— Page extract —
THÈSE PRÉSENTÉE À LA FACULTÉ DES SCIENCES POUR OBTENIR LE GRADE DE DOCTEUR ÈS SCIENCES
Visual attention is the ability of a vision system, be it biological or artificial, to rapidly select the most salient and thus the most relevant data about the environment in which the system is operating. The main goal of this visual mechanism is to drastically reduce the amount of visual information that must be processed by high level and thus complex tasks, such as object recognition, which leads to a considerable speed up of the entire vision process.
This thesis copes with various aspects related to visual attention, ranging from biologically inspired computational modeling of this visual behavior to its real- time realization on dedicated hardware, and its successful application to solve real computer vision tasks. Indeed, the contributions brought together in this thesis can be divided into four main parts.
The first part deals with the computational modeling of visual attention by assessing the significance of novel features like depth and motion to the visual attention mechanism. Thereby, two models have been conceived and validated, namely the 3D- and the dynamic models of visual attention.
In the second part, the biological plausibility of various versions of the visual attention model is evaluated. Therefore, the performance of our visual attention model is compared with human visual attention behavior, assuming that the human visual attention is intimately linked to the eye movements.
The third part of the thesis covers our contribution on the realization of a real-time operating system of visual attention. Indeed, the computational model of visual attention is implemented on a highly parallel architecture conceived for general purpose image processing, which allows to reach real-time requirements.
Last but not least, the visual attention model has been successfully applied to speed up but also to increase the performance of various real tasks related to computer vision. Thereby, image compression, color image segmentation, visual object tracking, and automatic traffic sign detection and recognition largely ben- efit from the salient scene information provided by the proposed visual attention algorithm. Specifically, they use this information to automatically adjust their internal parameters according to scene contents, thus, considerably enhancing the quality of the achieved results.

— Raw data —
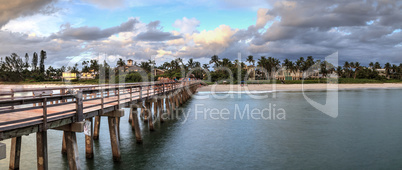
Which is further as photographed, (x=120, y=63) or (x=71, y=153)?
(x=120, y=63)

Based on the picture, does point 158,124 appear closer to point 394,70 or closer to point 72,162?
point 72,162

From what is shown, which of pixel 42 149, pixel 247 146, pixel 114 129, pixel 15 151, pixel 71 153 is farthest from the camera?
pixel 247 146

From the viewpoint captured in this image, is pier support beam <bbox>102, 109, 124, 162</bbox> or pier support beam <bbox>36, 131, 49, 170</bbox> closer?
pier support beam <bbox>36, 131, 49, 170</bbox>

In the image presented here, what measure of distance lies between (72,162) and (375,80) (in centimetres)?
12073

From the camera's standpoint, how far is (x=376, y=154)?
15.2 meters

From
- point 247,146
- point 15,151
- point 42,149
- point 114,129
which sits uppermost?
point 42,149

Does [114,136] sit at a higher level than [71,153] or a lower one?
lower

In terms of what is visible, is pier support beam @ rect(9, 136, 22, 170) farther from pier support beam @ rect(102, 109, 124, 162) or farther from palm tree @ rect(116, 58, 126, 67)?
palm tree @ rect(116, 58, 126, 67)

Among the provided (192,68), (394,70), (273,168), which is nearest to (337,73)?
(394,70)

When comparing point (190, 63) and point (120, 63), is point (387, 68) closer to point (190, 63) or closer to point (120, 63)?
point (190, 63)

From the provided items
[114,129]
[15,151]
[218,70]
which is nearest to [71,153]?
[15,151]

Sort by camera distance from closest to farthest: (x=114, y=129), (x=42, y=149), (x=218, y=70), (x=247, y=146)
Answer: (x=42, y=149) < (x=114, y=129) < (x=247, y=146) < (x=218, y=70)

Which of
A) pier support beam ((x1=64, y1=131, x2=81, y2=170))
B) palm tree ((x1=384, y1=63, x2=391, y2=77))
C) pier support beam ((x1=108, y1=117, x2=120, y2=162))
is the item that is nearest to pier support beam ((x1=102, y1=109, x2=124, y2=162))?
pier support beam ((x1=108, y1=117, x2=120, y2=162))

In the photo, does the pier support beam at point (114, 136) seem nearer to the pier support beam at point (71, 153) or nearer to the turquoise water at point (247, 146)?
the turquoise water at point (247, 146)
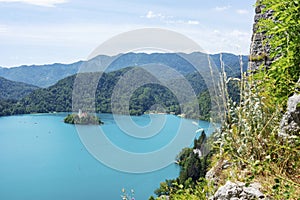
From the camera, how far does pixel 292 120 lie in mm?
1803

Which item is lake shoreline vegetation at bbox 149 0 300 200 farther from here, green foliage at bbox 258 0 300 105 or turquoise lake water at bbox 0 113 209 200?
turquoise lake water at bbox 0 113 209 200

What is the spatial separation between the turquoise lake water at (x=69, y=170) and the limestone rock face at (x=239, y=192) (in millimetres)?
13450

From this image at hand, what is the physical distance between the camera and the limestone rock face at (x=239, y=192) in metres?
1.52

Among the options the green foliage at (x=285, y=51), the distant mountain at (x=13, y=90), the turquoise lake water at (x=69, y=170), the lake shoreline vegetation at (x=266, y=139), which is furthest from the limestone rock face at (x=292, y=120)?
the distant mountain at (x=13, y=90)

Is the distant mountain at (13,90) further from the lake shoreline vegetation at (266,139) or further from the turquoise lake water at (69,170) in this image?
the lake shoreline vegetation at (266,139)

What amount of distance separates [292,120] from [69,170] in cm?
3881

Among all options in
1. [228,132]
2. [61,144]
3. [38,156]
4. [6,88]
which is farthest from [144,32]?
[6,88]

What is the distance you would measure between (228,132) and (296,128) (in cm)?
40

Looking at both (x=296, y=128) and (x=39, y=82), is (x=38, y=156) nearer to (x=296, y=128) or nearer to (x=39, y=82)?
(x=296, y=128)

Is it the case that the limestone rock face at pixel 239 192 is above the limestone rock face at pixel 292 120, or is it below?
below

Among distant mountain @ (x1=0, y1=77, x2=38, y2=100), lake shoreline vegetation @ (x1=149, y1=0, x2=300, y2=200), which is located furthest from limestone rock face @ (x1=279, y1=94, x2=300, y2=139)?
distant mountain @ (x1=0, y1=77, x2=38, y2=100)

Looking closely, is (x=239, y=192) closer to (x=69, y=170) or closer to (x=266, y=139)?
(x=266, y=139)

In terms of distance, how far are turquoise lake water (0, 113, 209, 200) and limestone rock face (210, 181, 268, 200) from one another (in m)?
13.5

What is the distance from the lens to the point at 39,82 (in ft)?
643
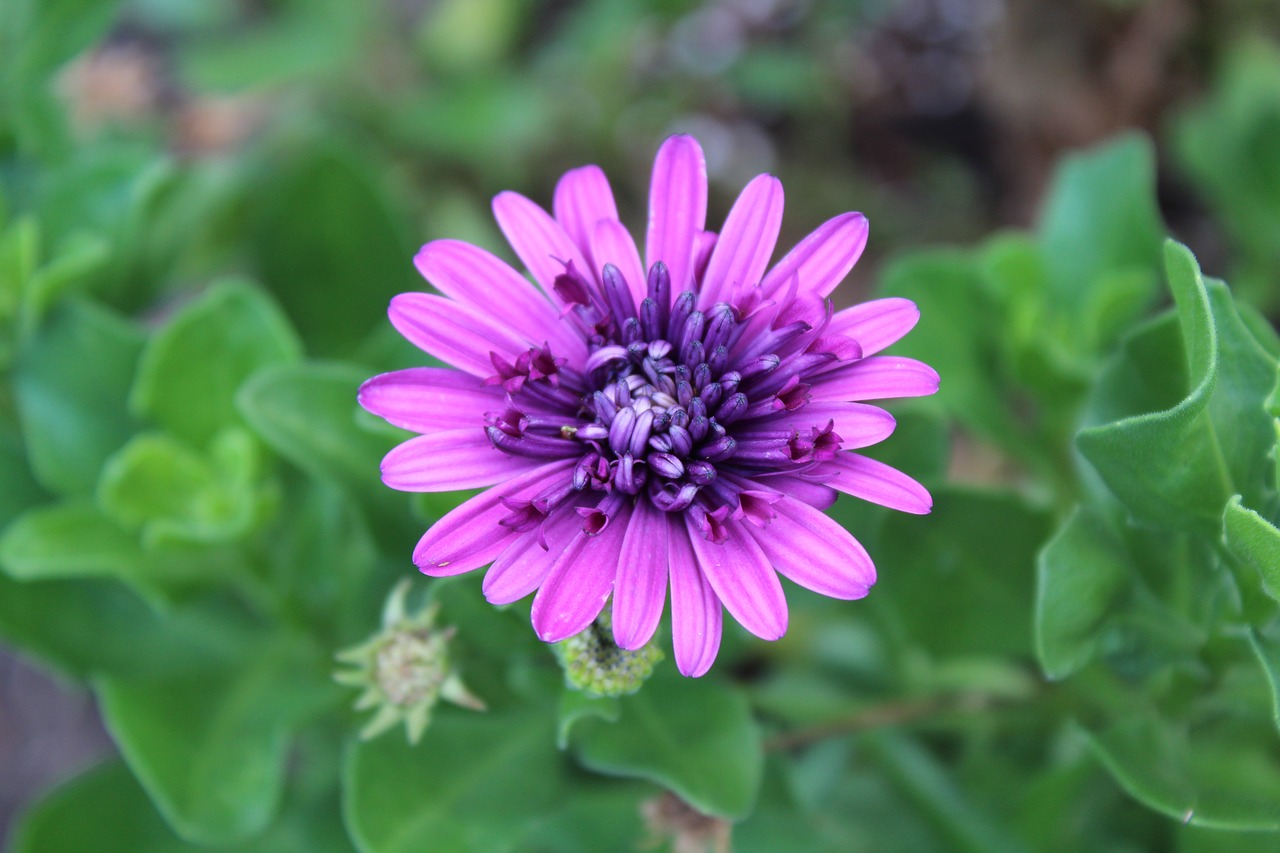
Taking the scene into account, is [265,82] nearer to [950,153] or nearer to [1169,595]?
[950,153]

— Activity —
Translate this sentence from the visual attention thesis summary into Spanish: "In the second part, the biological plausibility of various versions of the visual attention model is evaluated."

— Response to the exercise —
En la segunda parte, se evalúa la plausibilidad biológica de varias versiones del modelo de atención visual.